Charge Trapping and Variability in CMOS Technologiesat Cryogenic Temperatures

Abstract

CMOS technology operated at cryogenic temperatures is essential in various fields such as quantum computing (QC), where it serves as a classical control interface for qubits operating in the mK-regime, as host technology enabling a monolithic integration of qubits, or in high-performance computing (HPC) applications. For all these applications, the changing device properties towards cryogenic temperatures must be taken into account in circuit designs. Additionally, potential design optimizations which allow an operation using a very low supply voltage at cryogenic temperatures can be achieved. This is in particular of high interest for QC and HPC to reduce the energy consumption and increase operational frequency. However, the development of robust applications in this field is very challenging for reliability engineers, because their stable operation is very sensitive to drifts of the threshold voltage due to aging and to variability issues. Furthermore, in all applications related to quantum computing, noise originating from charge trapping is very critical, because it can decrease the fidelity of the qubits.

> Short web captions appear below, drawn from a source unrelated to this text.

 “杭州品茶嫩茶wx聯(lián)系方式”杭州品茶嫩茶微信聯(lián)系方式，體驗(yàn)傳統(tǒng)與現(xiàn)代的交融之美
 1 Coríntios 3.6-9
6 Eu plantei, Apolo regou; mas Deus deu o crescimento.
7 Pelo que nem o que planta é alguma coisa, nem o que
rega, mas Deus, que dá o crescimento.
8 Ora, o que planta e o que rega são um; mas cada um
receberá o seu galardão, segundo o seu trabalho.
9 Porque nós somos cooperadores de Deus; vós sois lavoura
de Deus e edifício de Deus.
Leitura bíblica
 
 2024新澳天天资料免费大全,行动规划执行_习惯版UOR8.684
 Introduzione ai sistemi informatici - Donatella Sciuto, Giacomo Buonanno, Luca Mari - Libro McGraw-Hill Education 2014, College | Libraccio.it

Over the past decades, a deep understanding of the role of defects in the oxide and at the interface between the oxide and substrate has been developed. Such defects can capture and emit a charge which leads to a change in the device electrostatics and are thus responsible for various reliability issues. The charge trapping kinetics can be approximated with the nonradiative multiphonon (NMP) model, which successfully describes the trapping kinetics even at cryogenic temperatures. Since solving the model in its full complexity is computationally expensive, an efficient model has been developed to allow the computation of charge transition rates of thousands of defects and has been implemented in the reliability simulator Comphy. This allows to calculate the cumulative response of many defects and enables a comparison of theoretical trap parameters with measurement data. To this end, bias temperature instability and random telegraph noise (RTN) measurements have been conducted between 4 K and room temperature on various technologies. The degradation behavior has been modeled, allowing the extraction of trap parameters and the identification of defect candidates responsible for altering the device electrostatics.

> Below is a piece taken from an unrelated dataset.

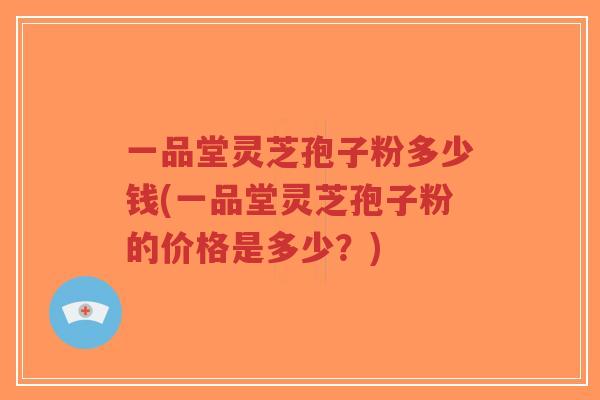 一品堂灵芝孢子粉多少钱(一品堂灵芝孢子粉的价格是多少?)-第1张图片-超越 一品堂灵芝孢子粉多少钱(一品堂灵芝孢子粉的价格是多少?)-第1张图片-超越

On large-area devices thousands of such traps can be electrically active simultaneously and the superposition of their responses can be measured. In contrast to that, on scaled devices only few traps are active at the same time, which allows to access properties of single defects. Time-dependent defect spectroscopy and RTN studies which are covered in this work show that there is charge trapping even in the limit of cryogenic temperatures. Charge capture and emission rates become temperature independent towards 4 K which is a consequence of nuclear tunneling. This temperature independence of the trapping kinetics in the deep cryogenic regime has been modeled using the NMP model.

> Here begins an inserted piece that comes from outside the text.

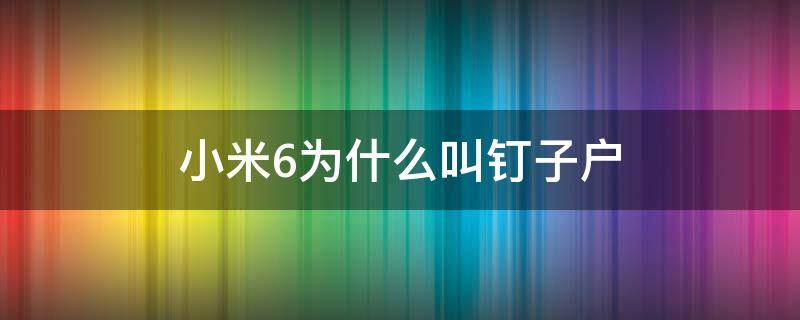 小米6为什么叫钉子户（为啥小米6是钉子户）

While single devices allow to study the physical device degradation mechanisms in detail, a knowledge of the distribution of device performance parameters is essential to qualify a full technology. For this, the characterization of SmartArrays with thousands of devices which can be addressed digitally has been performed. This allows the study of the variability of time-zero parameters and its dependence on the temperature. An increasing variability of important device parameters towards 4 K can be shown and explained with the occurrence of resonant tunneling which gets more prominent at cryogenic temperatures.